ODK Central and R / Python automation for complex data management projects

Thalie · March 23, 2021, 5:43pm

For those who would like to use Python instead of R (e.g. if you would like to use pandas and scikit-learn on your data) but are have not started playing the API (yet), you can easily request data from ODK Central elaborating from the (very helpful) example and get_session_token function provided by @yanokwa here.
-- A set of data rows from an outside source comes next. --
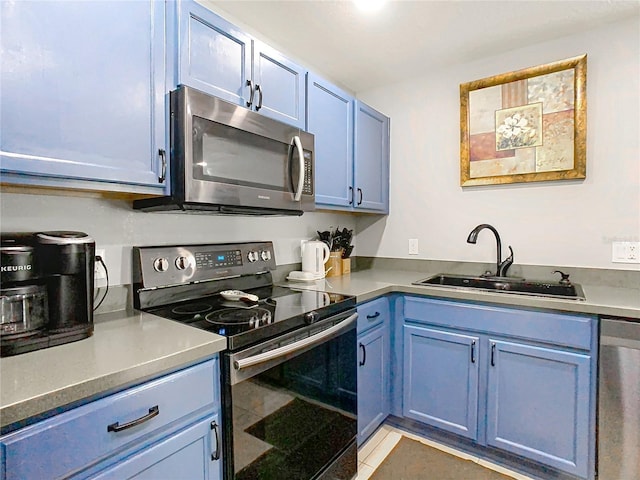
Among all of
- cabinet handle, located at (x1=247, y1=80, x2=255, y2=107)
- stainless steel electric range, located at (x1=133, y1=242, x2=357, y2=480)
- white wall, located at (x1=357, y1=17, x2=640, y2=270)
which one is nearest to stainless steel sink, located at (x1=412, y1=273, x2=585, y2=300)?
white wall, located at (x1=357, y1=17, x2=640, y2=270)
I am using a very slightly modified version of get_session_token, in which I passed ODK Central parameters to the function, so as not to rely on global variables.

Function to export data to a `pandas` dataframe relying on Odata

See API documentation

def data_document(central_url, session_token, central_project_id, central_form_id):

    data_response = requests.get(
        central_url + "/v1/projects/" + str(central_project_id) + "/forms/" + str(central_form_id) + ".svc/Submissions",
        headers={"Authorization": "Bearer " + session_token},
    )

    if data_response.status_code == 200:
        d = data_response.json()['value']
        return pd.DataFrame(d)

Main

project_id = 14
form_id = "01-TIMCI-CRF-Facility"

with open("odk_central_credentials.json") as f:
    credentials = json.load(f)
    central_url = credentials["central_url"]
    central_email = credentials["central_email"]
    central_password = credentials["central_password"]

    session_token = get_session_token(central_url, central_email, central_password)
    if session_token:
        df = data_document(central_url, session_token, project_id, form_id)
        # Display only the first 5 submissions of the dataframe
        print(df.head(5))
        # Other processings :-)
    else:
        print("Error getting session token")

Backups

You can also use Python (or R) for automating your backups, if sending your data to Google Drive is not an option. Here is an example for making a direct backup, which we developed with one of my Tanzanian colleague.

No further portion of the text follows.